Britian's Home Office minister Beverley Hughes has resigned in the wake of the row about her handling of immigration issues.

Britian's Home Office minister Beverley Hughes has resigned in the wake of the row about her handling of immigration issues.

Ms Hughes has been embroiled in a "scandal"' centred on allegations that the Home Office "rubber-stamped'' immigration applications from eastern Europe despite warnings from embassies that many were based on bogus documents.

The beleaguered immigration minister insisted on Tuesday that her conscience was clear over the allegations - and she received the full backing of her boss, Home Secretary David Blunkett and the Prime Minister.

The Tories called for Ms Hughes to resign after it emerged that the Home Office had been warned 18 months ago of an “organised scam” involving Romanian and Bulgarian applicants for permission to stay in Britain.

In a stormy Commons debate, shadow home secretary David Davis accused her of presiding over a “catastrophic failure” in the immigration system, which had seen embassy warnings of bogus applications routinely ignored by officials at the Immigration and Nationality Directorate (IND).

And Tories accused her and Mr Blunkett of trying to palm off blame on to civil servants, after the Home Secretary said it should be “common sense” for officials to reject applications based on forged or fraudulent documentation.

Mr Blunkett offered a staunch defence of his minister, telling MPs: “She has our unequivocal backing and will continue to do so.”

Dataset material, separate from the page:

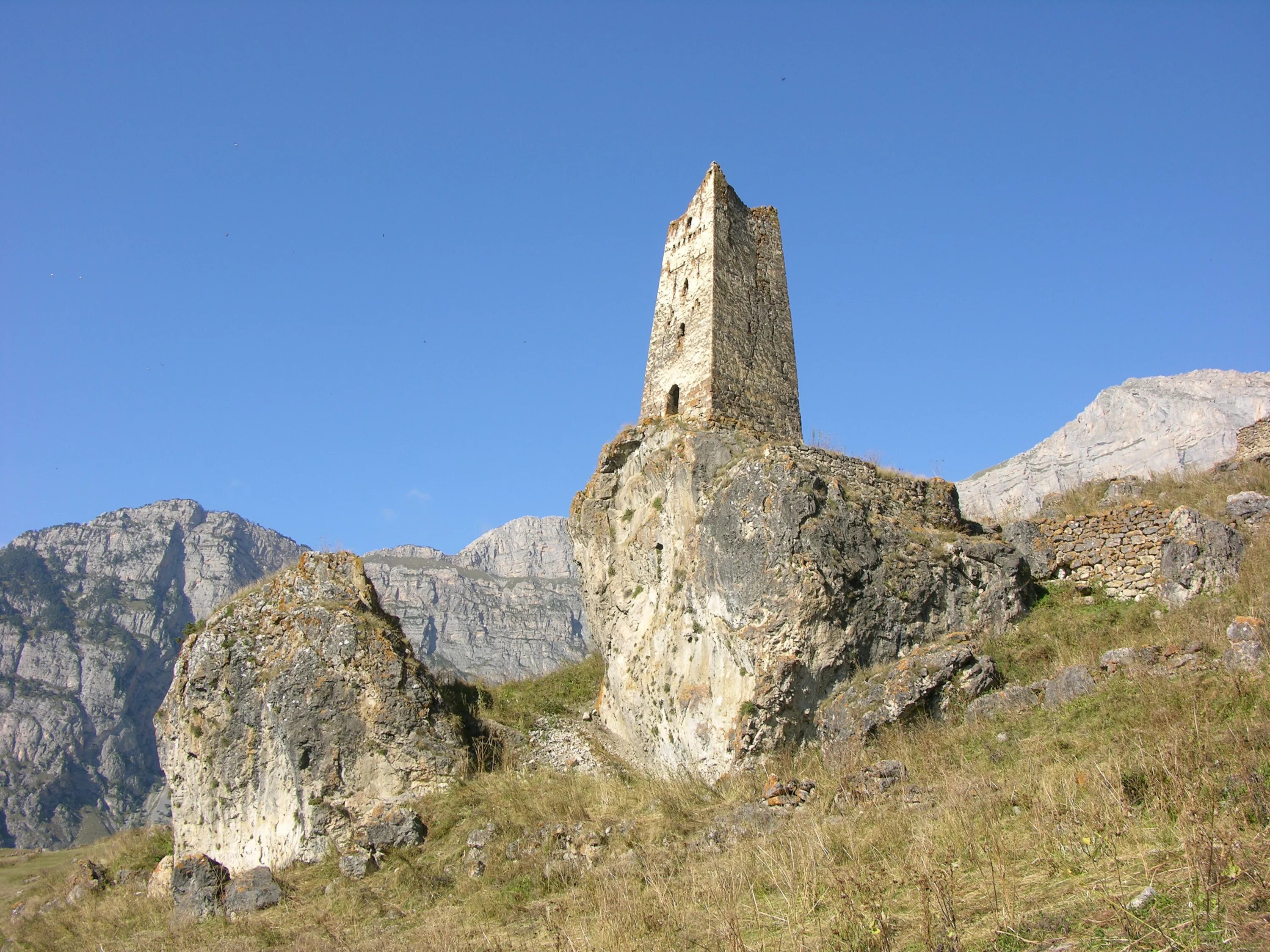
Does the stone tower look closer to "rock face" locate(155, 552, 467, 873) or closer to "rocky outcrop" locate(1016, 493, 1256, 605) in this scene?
"rocky outcrop" locate(1016, 493, 1256, 605)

He announced the suspension of all immigration applications from Romania and Bulgaria while an internal investigation is carried out.

And Ms Hughes – who has been under constant flak since allegations of systematic waiving of checks on would-be immigrants from eastern Europe were first aired three weeks ago – was defiant.

“I am not resigning, because my conscience is clear,” she told MPs. “I am neither incompetent nor dishonest and I intend to continue doing my job as long as the Prime Minister and Home Secretary want me to.”

Tony Blair made clear she retained his support. His official spokesman said: “The Prime Minister believes Beverley Hughes is a first-rate minister and the job that she does is probably one of the toughest jobs outside Cabinet.”